The summer I was eight, my father was going through a spiritual rough patch. The year prior, he sold his bar (which had been a life-long dream of his), and he quickly changed gears to a new kind of business. I can’t go into all the details but are you familiar with the term “fake Gucci products?” Yeah, that business didn’t work out either. (That story is a whole other column.)

Dad began spending the summer not working, ordering L. Ron Hubbard books, and spending six hours a day vacuuming our swimming pool. It is important to note that our pool water was green most of that summer. His vacuuming was more habitual than practical.

Dad was not only reading L. Ron Hubbard books, but he was also receiving mail from the Church of Scientology.

He was actually thinking about joining.

My mom was not happy about this. She converted to Catholicism to marry the man and she was not about to enable my father with this quest.

Cue: Gabby, a curious eight-year-old whose favorite past time was to ask questions.

“What book are you reading, Dad?” 

“What’s Scientology?” 

“Who’s L. Ron Hubbard?” 

Dad finally found someone who wanted to hear the good word, and it was me!

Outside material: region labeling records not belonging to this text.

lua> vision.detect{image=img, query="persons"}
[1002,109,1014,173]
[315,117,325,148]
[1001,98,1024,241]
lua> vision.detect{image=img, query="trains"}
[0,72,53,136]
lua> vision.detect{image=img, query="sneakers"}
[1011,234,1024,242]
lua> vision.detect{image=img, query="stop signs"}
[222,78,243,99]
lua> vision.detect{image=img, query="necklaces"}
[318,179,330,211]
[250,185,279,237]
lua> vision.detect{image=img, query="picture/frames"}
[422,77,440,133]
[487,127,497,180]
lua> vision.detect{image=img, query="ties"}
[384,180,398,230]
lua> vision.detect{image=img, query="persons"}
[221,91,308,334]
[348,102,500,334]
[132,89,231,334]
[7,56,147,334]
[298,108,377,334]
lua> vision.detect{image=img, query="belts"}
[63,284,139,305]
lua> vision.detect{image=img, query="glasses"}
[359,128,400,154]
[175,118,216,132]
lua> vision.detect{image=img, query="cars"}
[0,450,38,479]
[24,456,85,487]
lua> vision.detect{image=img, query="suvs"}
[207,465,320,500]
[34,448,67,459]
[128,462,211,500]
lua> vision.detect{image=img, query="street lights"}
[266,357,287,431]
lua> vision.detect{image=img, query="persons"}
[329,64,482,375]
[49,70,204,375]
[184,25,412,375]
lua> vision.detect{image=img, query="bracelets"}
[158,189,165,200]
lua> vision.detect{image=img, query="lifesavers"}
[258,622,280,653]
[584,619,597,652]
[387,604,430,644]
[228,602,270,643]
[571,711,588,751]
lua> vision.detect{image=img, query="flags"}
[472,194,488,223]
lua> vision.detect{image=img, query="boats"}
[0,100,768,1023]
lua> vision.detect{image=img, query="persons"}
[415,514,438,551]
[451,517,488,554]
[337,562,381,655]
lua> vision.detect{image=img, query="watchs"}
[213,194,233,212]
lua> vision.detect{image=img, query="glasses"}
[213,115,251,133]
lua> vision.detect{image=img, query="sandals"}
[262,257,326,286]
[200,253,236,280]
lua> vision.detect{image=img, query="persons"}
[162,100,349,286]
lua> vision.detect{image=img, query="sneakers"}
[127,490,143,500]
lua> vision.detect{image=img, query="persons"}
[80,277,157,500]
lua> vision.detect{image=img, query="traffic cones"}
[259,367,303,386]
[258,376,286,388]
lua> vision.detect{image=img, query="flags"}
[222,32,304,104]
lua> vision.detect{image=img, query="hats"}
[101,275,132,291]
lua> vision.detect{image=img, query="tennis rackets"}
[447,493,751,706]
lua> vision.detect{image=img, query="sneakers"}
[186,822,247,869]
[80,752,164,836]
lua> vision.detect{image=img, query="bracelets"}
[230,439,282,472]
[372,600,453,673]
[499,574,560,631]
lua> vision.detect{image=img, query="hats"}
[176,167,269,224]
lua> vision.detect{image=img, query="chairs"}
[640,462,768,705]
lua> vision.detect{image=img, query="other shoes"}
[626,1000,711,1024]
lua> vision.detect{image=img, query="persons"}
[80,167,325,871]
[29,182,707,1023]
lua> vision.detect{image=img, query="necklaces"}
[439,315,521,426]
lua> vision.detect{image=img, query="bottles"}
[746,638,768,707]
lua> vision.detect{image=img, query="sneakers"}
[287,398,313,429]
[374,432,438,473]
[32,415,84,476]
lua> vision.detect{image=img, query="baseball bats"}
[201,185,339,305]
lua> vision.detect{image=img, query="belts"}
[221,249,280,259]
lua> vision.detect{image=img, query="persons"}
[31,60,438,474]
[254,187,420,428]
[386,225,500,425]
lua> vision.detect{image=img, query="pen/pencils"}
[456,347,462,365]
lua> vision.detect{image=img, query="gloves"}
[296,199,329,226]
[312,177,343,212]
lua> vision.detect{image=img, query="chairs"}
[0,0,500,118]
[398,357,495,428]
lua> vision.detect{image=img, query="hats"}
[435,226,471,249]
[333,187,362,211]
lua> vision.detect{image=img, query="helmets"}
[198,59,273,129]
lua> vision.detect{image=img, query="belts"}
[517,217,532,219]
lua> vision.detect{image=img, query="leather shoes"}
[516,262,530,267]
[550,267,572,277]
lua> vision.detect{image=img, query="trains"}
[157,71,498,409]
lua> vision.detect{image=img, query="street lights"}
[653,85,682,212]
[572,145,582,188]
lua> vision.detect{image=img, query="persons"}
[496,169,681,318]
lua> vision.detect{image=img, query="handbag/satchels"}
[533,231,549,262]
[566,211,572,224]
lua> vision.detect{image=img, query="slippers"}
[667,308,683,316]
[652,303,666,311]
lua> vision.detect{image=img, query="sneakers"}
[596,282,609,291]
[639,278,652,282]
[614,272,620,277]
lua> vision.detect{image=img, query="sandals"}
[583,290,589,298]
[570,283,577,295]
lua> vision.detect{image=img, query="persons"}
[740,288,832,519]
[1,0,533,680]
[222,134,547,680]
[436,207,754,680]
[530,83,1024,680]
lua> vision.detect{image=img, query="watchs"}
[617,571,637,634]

One afternoon while my mother was busy cleaning motel rooms, my father sat me down on our couch and said that he wanted to try something.

He said he wanted to “clear” me. He said it would be cool and he knew that I could do it.

I remember him leading me into meditation. He had me explain the imagery that I was seeing in my head. I remember seeing a forest in technicolor and then the sun was blinding until I walked through a patch of trees into a valley where I saw the start of a rainbow.

To this day, I still misremember that memory as something that really happened. 

I’ve argued with my childhood best friends, “Remember when we walked through the woods and found the magical valley?” and they look at me like I’m on drugs.

I don’t know what any of this means. My father got a job at the end of summer that actually changed his life, and his L. Ron Hubbard books began to collect dust on a shelf.

I still think about that summer, and even though my dad has been dead for 20 years, he still gets mail from the Church. With everything going on with the Catholic Church, I too am feeling spiritually vacant this year.

Maybe this summer I should explore the Church of Scientology as an adult. Who knows? I might even find Tom Cruise waiting for me at the end of that rainbow.